» GIVEN REQUEST: Reproduce, word for word, the lines of the rows from the line containing "How far from the camera is" through the line containing "0.80 metres", with both of those lines included.

(Collected data)
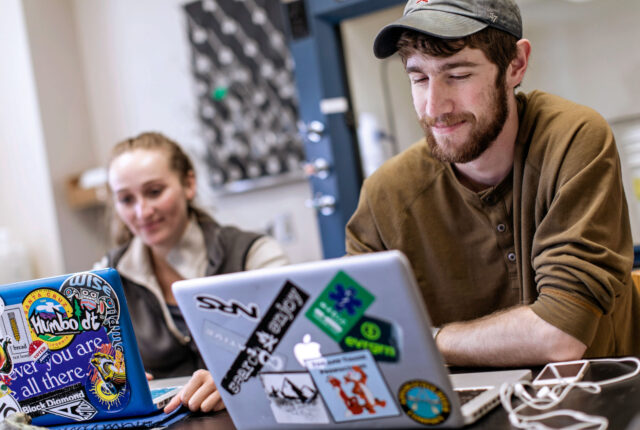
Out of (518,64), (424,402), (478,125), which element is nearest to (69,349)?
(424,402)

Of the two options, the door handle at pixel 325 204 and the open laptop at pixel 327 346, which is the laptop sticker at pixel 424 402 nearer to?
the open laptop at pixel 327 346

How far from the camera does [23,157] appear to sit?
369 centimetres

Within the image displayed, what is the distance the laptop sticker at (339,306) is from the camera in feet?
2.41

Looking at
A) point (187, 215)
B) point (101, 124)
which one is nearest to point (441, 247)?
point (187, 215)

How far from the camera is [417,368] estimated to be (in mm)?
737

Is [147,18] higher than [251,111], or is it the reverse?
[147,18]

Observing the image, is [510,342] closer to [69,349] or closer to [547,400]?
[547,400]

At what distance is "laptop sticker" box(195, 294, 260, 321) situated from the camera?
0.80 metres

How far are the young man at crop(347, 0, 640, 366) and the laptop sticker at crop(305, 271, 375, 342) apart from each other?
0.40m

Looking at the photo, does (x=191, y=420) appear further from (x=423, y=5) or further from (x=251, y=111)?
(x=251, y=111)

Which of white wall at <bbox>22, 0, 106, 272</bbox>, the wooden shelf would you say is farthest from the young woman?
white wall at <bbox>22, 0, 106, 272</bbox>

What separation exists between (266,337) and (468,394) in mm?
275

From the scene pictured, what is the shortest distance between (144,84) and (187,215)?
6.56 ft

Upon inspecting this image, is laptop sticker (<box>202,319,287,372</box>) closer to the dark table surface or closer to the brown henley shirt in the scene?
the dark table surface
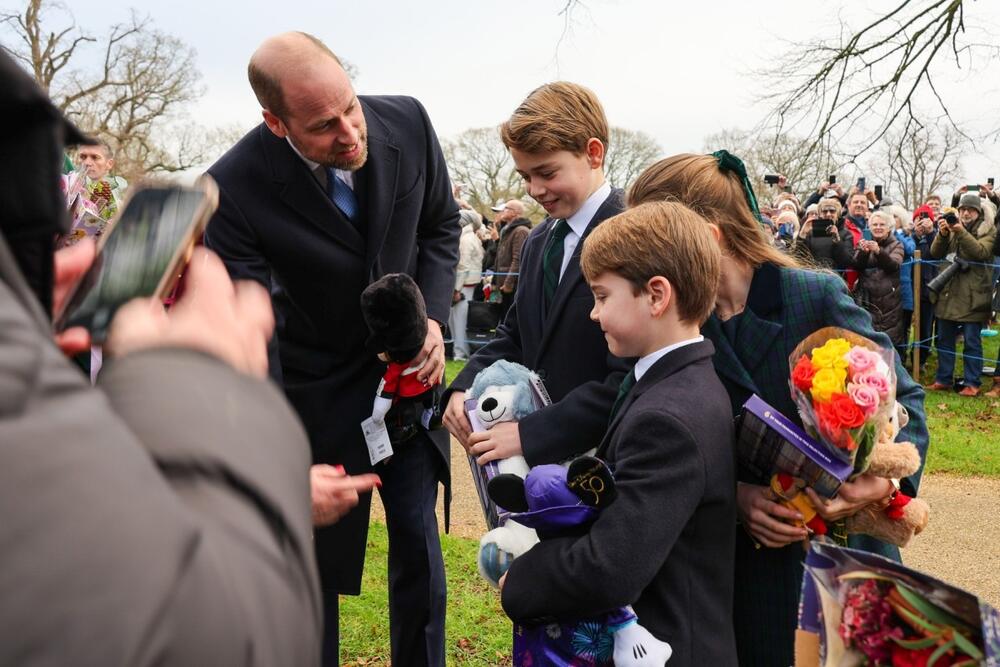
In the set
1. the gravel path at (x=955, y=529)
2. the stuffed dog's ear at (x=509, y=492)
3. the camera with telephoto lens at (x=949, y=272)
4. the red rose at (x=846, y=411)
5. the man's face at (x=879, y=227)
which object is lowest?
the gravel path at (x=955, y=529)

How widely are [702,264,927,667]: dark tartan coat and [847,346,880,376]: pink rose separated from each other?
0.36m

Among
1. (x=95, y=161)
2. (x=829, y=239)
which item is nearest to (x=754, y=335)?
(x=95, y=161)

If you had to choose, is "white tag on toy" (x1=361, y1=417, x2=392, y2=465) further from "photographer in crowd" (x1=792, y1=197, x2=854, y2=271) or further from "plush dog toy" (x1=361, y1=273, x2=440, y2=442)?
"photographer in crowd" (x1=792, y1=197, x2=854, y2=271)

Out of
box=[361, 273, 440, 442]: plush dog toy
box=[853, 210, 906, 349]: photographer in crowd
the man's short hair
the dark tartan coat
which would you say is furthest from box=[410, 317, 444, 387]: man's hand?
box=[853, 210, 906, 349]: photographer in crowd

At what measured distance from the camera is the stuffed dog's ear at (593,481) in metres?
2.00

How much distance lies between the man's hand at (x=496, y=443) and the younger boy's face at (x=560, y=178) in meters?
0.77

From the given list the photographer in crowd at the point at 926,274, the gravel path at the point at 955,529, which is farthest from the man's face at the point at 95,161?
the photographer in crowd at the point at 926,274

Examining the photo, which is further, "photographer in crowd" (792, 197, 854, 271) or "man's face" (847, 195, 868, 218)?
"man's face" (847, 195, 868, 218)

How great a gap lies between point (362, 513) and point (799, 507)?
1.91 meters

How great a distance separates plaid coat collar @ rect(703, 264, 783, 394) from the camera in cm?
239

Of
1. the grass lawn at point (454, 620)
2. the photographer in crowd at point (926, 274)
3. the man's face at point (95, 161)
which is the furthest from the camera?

» FULL RESPONSE:
How far from the camera is [417,368] estimated to be (in mm)?
737

Is [147,18] higher than [251,111], or is it the reverse?
[147,18]

Observing the image, is [510,342] closer to [69,349] or closer to [547,400]?
[547,400]

At what distance is "laptop sticker" box(195, 294, 260, 321) situated from the camera?
0.80 metres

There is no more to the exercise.